Потом их что-то отвлекло, все успокоились, соседи начали расходиться. Родители занялись другими делами, про меня забыли, и я вылез из-под рояля.

Я нашёл отцовский пиджак, вынул у него из кармана коробку с цветными карандашами и открыл её: красный карандаш, он был всех короче, почти на три четверти отточен, лежал там вместе с другими — маленький красный карандашик.

Я спрятал коробку как можно дальше, чтобы думали, будто я все карандаши проглотил вместе с коробкой — ещё интереснее!

Но всё как-то прошло незаметно.

Так никто и не может найти эту коробку с цветными карандашами. Наверно, она лежит там до сих пор.

Я ведь не помню, куда я её тогда спрятал.

Но ни за что не хочу забыть случай с красным карандашом, потому что он был самым первым, как я себя помню.

Когда он вернётся

Была война. Мы жили в далёком южном городе. Отец был на фронте. Мама работала на фабрике, и я иногда после школы навещал её. У нас кончались занятия, на фабрике начинался перерыв. Я всегда спешил к обеду.

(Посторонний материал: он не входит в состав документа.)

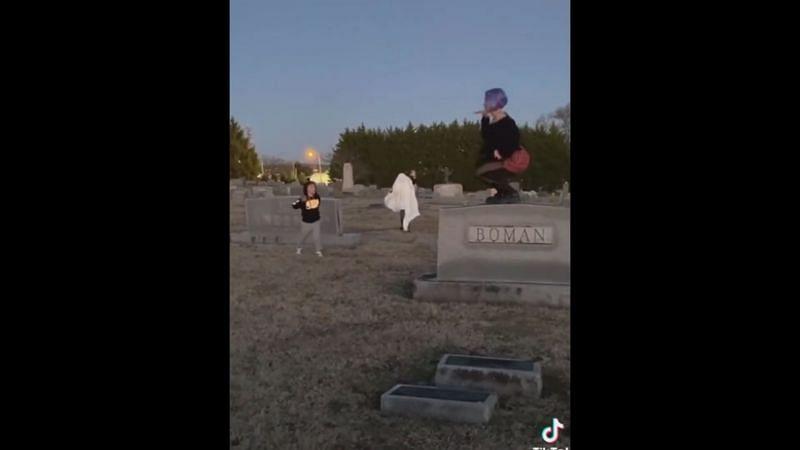 Mom and two kids dancing in the graveyard (Image Via YouTube/Pegasus)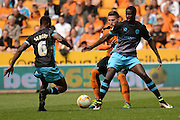 s18 holds off Wolverhampton Wanderers defender Matt Doherty during the Sky Bet Championship match between Wolverhampton Wanderers and Sheffield Wednesday at Molineux, Wolverhampton, England on 7 May 2016. Photo by Alan Franklin.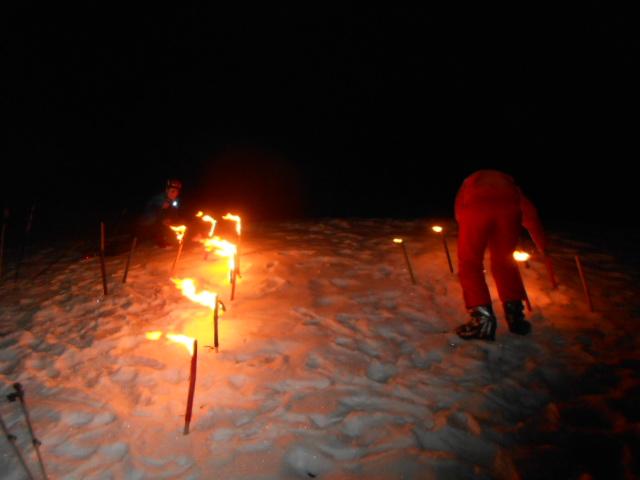Brennende Fackeln im Schnee hinter dem Alpengasthof Lämmerhof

В этот день я налетел на директора фабрики, он видел меня частенько, я хотел проскочить, но он вдруг спросил:

— Постой-ка, в школе ты хорошо учишься?

— Хорошо. — Я всегда хорошо учился.

— А сколько тебе лет? — спросил он.

— Пятнадцать.

Это была неправда, мне было двенадцать. Хотелось на войну. И я врал. Всем. Всегда. Я знал, что и пятнадцать маловато. Но… врать — меру знать. Война-то идёт…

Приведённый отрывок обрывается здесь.